Wednesday, September 10, 2008

More Takers to the Modi Marg.: New Champians of Communalism

Communal Card
(a report by Prafulla Das, retrieved on 10th September 2008 from http://www.frontlineonnet.com/stories/20080926251900700.htm)

THE issues that made Gujarat Chief Minister Narendra Modi a champion of Hindutva may be different from those being debated in Orissa today. But Chief Minister and Biju Janata Dal president Naveen Patnaik seems to be following in Modi’s footsteps by playing into the hands of the Bharatiya Janata Party, the lone partner of the BJD in the ruling alliance.
Although Patnaik, as Chief Minister, reacted to the widespread communal violence, his party did not issue any formal statement condemning it. When other parties and organisations held peace rallies after the riots, the BJD did not organise any such meeting or programme.
Above all, BJD workers joined BJP activists to enforce the State-wide bandh called by the Vishwa Hindu Parishad (VHP) and other Sangh Parivar outfits. In Kandhamal, the political divide was very clear, with the BJD and the BJP brushing aside all their differences.
Apparently, realising that he was fast deviating from the path that his father Biju Patnaik followed as Chief Minister, Naveen Patnaik, in a statement in the State Assembly, claimed that the secular credentials of his government were well established and needed no explaining.
Moreover, the State government virtually supported the day-long bandh by ordering the closure of all educational institutions that day. Supporters of the bandh brought normal life to a halt and faced no opposition from the State administration in achieving that.
For reasons best known to it, the State government allowed the VHP to organise the funeral procession of the swami within communally sensitive Kandhamal, which had witnessed communal violence last December. The procession only added fuel to the communal fire that was smouldering for long. Ministers of the BJP and VHP leader Praveen Togadia were allowed to attend the cremation of the swami at Chakapad when Christians were targeted across the district. But some Congress leaders were arrested when they tried to enter Kandhamal.
Patnaik also placed under suspension Nikhil Kumar Kanodia, Superintendent of Police of Kandhamal, when violence was spreading in the district. Kanodia was suspended under pressure from some BJP Ministers, it was said. But what raised eyebrows was Patnaik’s visit to the site of the swami’s murder, Jalespata ashram, when he toured Kandhamal district.

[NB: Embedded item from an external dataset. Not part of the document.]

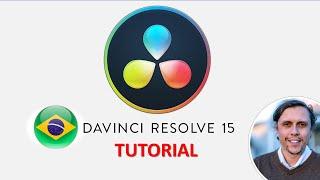 Tutorial DAVINCI RESOLVE em PORTUGUES - Parte 1: EDIT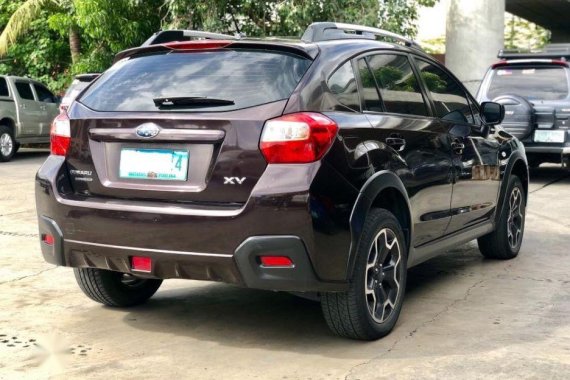 Selling 2nd Hand Subaru Xv 2013 Automatic Gasoline at 41000 km in Makati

The BJD president was prompt to condemn the killing of the VHP leader and appeal to the people to maintain peace, but took 10 days to describe the communal riots as unfortunate. He termed both instances of communal violence in Kandhamal – the one last December and this one – as the two unfortunate incidents during his eight-and-a-half-year rule.
There were two kinds of reactions among the people about Patnaik’s stand on the killing of the swami and the violence that followed. While one section was of the view that Patnaik may not have been in the know of the Sangh Parivar’s designs, another felt that the Chief Minister was trying to cash in on the situation to strengthen the vote bank of the ruling combine ahead of elections. Patnaik may succeed in strengthening the alliance’s vote bank but what the BJD-BJP equations will be after the elections is anyone’s guess.
As of now Patnaik, his critics say, is going the Modi way with his eyes set on the elections.